The Cinnamon desktop environment is incredibly popular for good reason: it offers a clean, fast, and well configured desktop experience that help users to get stuff done, not get in their way.
But that doesn’t mean that it can’t be made a little sweeter with a few nifty extras.
And that’s where Cinnamon desktop applets come in. Like GNOME extensions, Cinnamon applets allow you to add extra functionality to your desktop quickly. Applets are super easy to add, remove, and install using the ‘Applets’ tool Linux Mint comes with.
A ton of really useful applets are available out-of-the-box, including a ‘expose’ trigger, accessibility menu, inhibit tool, on-screen keyboard button, and more.
A ton of third-party applets can be installed from the Cinnamon Spices website. Just click the ‘download’ tab in the Applets dialog to see, sort, and search through them.
In this post I showcase my favourite Cinnamon applets, all available from the Cinnamon Spices website. A varied mix, my picks improve on the default Cinnamon desktop experience offered in Linux Mint.
The Cinnamon desktop’s default app menu is pretty decent, but there are alternatives. Cinnamenu is one of the most popular app menu applets for Cinnamon because it’s incredibly customisable.
Naturally it lets you browse through app categories and search for installed apps by name. To help you find what you want faster it includes fuzzy searching (meaning you can make typos and it’ll try and guess what you mean).
You can also search for and ope folders, access system settings, session settings, and more. It has a built-in calculator, and even options to search the web, wikipedia, and emoji, the latter copying the clicked emoji to the clipboard for easy pasting elsewhere.
Customisation options include a fully-resizeable menu, options to view apps in a list or grid layout, where to show session and favourites apps and files (yes, files), and how big icons in the menu are.
In short, Cinnamenu is a must-have applet for customisers and system tinkerers.
No matter which desktop environment I use I inevitably end up adding some sort of weather monitoring/forecast app or utility to it.
Cinnamon, like GNOME Shell, isn’t short of metrological candidates. For me the simply named ‘Weather‘ is by far the best. It can display the current local weather conditions and temperature in the panel. When clicked it shows greater detail, including humidity and wind speed, as well as a brief forecast.
It’s also got a bunch of settings, lets you add multiple locations, pick from a number of different service providers, and a whole lot more. Weather is the go-to weather applet for Linux Mint and one of the best Linux weather apps period.
When you want to record a quick screencast or take a snap of your desktop to share, try the ‘ScreenShot+Record Desktop’ applet.
This is billed as a comprehensive screenshot and screen casting applet for Cinnamon and, based on appearances, it is exactly that.

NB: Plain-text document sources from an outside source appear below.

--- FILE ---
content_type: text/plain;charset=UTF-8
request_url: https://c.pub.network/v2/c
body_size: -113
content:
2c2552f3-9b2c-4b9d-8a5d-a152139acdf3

Like other fully-fledged screenshot tools this applet is able to snap either full screen, app window, custom area or Cinnamon UI elements using its own, built-in screenshot/recording tool or using an alternative one installed on your system, e.g., GNOME Screenshot, Shutter, etc.
There’s an optional timer with on-screen display, configurable capture settings, and the option to automatically upload images to Imgur, a popular image hosting service.
If you’re a big RSS feed reader then you probably use a dedicated desktop app or web service. But if you only tend to check on a handful of sites you may find the News Feed Reader applet a decent alternative.
It lets you:
- Monitor RSS and Atom news feeds
- Displays multiple, collapsable feeds
- Can show read items on per-feed basis
- Configure update interval
- Enable new item notifications
If you need a site to get started with you can add our RSS feed address: omgubuntu.co.uk/feed!
To move Cinnamon applets you first need to right-click on the bottom panel and select the Panel edit mode. When this is active you can then click and drag on an applet to reposition. Just remember to turn off Panel edit mode when you’re done, as lots of people forget to!